I’m looking at the new caching functionality, and I’ve set it up for use with Plex, but I have some questions that the documentation doesn’t answer.
How is the cache built? Is it done on demand?
Once the cache is built, how does it get updated if I add files by rclone move (or copy)? In other words, how does the cache pick up changes to the remote?
Does the cache expire after the info_age regardless of whether it has been accessed within that time period?
Does the cache expire if I unmount the remote? In other words, would the cache survive a system reboot?
The cache remote wraps around another remote just as the crypt remote and is filled with directory & file information as well as file data upon it is requested. the directory & file metadata is saved in a (bolt) DB. File chunks are saved in as separate chunk files in the filesystem.
the cache gets only updated if you write/upload through the cache remote - external changes will only be picked up if you clean & rebuild the cache or if the info_age expires for a requested subdir. reading the google drive activity log is not yet implemented.
all cached items expire once they are older then info_age. they surely have been accessed, otherwise they would not have been cached
the cache state is persistent as it is saved to the (bolt) DB and will survive a remount/reboot. you can however start the mount with --cache-db-purge to manually reset the cache db.

Request A: List every sentence in the rclone cache discussion that ends with a question mark.
Request B: Write a continuation of the rclone cache discussion that picks up right after its final sentence.

Data provided:
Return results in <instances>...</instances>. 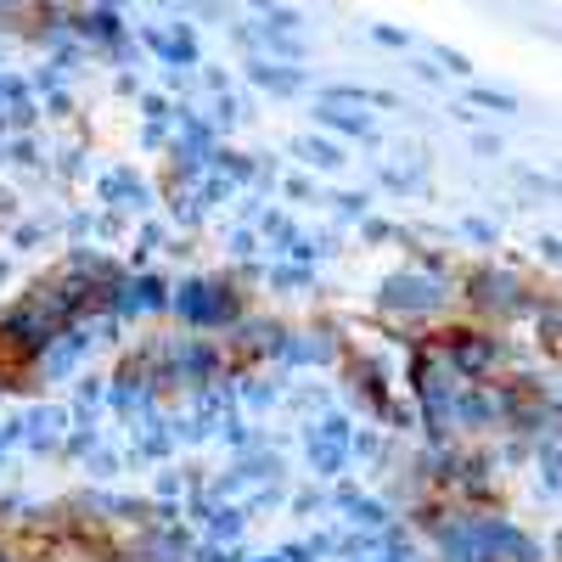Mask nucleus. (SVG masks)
Segmentation results:
<instances>
[{
  "instance_id": "obj_1",
  "label": "nucleus",
  "mask_w": 562,
  "mask_h": 562,
  "mask_svg": "<svg viewBox=\"0 0 562 562\" xmlns=\"http://www.w3.org/2000/svg\"><path fill=\"white\" fill-rule=\"evenodd\" d=\"M450 310V281L428 265H411V270H394L378 293V315L400 321V326H422V321H439Z\"/></svg>"
},
{
  "instance_id": "obj_2",
  "label": "nucleus",
  "mask_w": 562,
  "mask_h": 562,
  "mask_svg": "<svg viewBox=\"0 0 562 562\" xmlns=\"http://www.w3.org/2000/svg\"><path fill=\"white\" fill-rule=\"evenodd\" d=\"M461 304L473 310L479 321H512V315H529L535 293L518 270H501V265H479L473 276L461 281Z\"/></svg>"
},
{
  "instance_id": "obj_3",
  "label": "nucleus",
  "mask_w": 562,
  "mask_h": 562,
  "mask_svg": "<svg viewBox=\"0 0 562 562\" xmlns=\"http://www.w3.org/2000/svg\"><path fill=\"white\" fill-rule=\"evenodd\" d=\"M439 355L450 360V371L461 383H490L506 366V344L490 333V326H450V333L439 338Z\"/></svg>"
},
{
  "instance_id": "obj_4",
  "label": "nucleus",
  "mask_w": 562,
  "mask_h": 562,
  "mask_svg": "<svg viewBox=\"0 0 562 562\" xmlns=\"http://www.w3.org/2000/svg\"><path fill=\"white\" fill-rule=\"evenodd\" d=\"M169 304H175V315H180L186 326H203V333H220V326H237V321H243L237 288H231V281H209V276L186 281Z\"/></svg>"
},
{
  "instance_id": "obj_5",
  "label": "nucleus",
  "mask_w": 562,
  "mask_h": 562,
  "mask_svg": "<svg viewBox=\"0 0 562 562\" xmlns=\"http://www.w3.org/2000/svg\"><path fill=\"white\" fill-rule=\"evenodd\" d=\"M535 333H540V349L562 355V299H535Z\"/></svg>"
},
{
  "instance_id": "obj_6",
  "label": "nucleus",
  "mask_w": 562,
  "mask_h": 562,
  "mask_svg": "<svg viewBox=\"0 0 562 562\" xmlns=\"http://www.w3.org/2000/svg\"><path fill=\"white\" fill-rule=\"evenodd\" d=\"M0 7H12V0H0Z\"/></svg>"
}]
</instances>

Written response A:
1. How is the cache built?
2. Is it done on demand?
3. Once the cache is built, how does it get updated if I add files by rclone move (or copy)?
4. In other words, how does the cache pick up changes to the remote?
5. Does the cache expire after the info_age regardless of whether it has been accessed within that time period?
6. Does the cache expire if I unmount the remote?
7. In other words, would the cache survive a system reboot?

Written response B:
one more thing: it is not possible to use a rclone cache remote concurrently more then once , the db will be locked. (e.g. no rclone ls cacheremote: while a mount is active for cacheremote:)
Ok. So, I have mounted the cached remote on the file system. That’s what Plex uses. The cache builds when the files on the remote are listed or accessed.
When Plex does a library scan, it will essentially cache the entire media folder and that will live for the length of info_age.
I currently use a union mount to keep recent media local and older media on the remote. If I move files that are cached to the remote and Plex does another scan before the info_age period expires, Plex will show those files as unavailable until the next time the cache is generated. Is there any way around this?
you yould send a SIGHUP to the rclone process. this will purge all cache information and newly added content will show up.
BUT: if you do this and rescan the whole library every time you will most likely get a 24h ban. instead of rescanning whole sections in plex you could use the command line client to only scan subdirectories for new content to avoid a ban.
Yeah. That’s what I do now. I have automation that manages all that. I was just exploring the caching option. It looks like it’s not going to work out though.
I’m interested in the Plex integration though. I’ll have to investigate that a bit more.
the command you want to run is not plex , that is the user it is supposed to run under, hence the sudo -u plex -i.
the actual command is LD_LIBRARY_PATH="/usr/lib/plexmediaserver" "/usr/lib/plexmediaserver/Plex Media Scanner" --scan --refresh --section 2 --directory "/home/plex/content/something/subdir/"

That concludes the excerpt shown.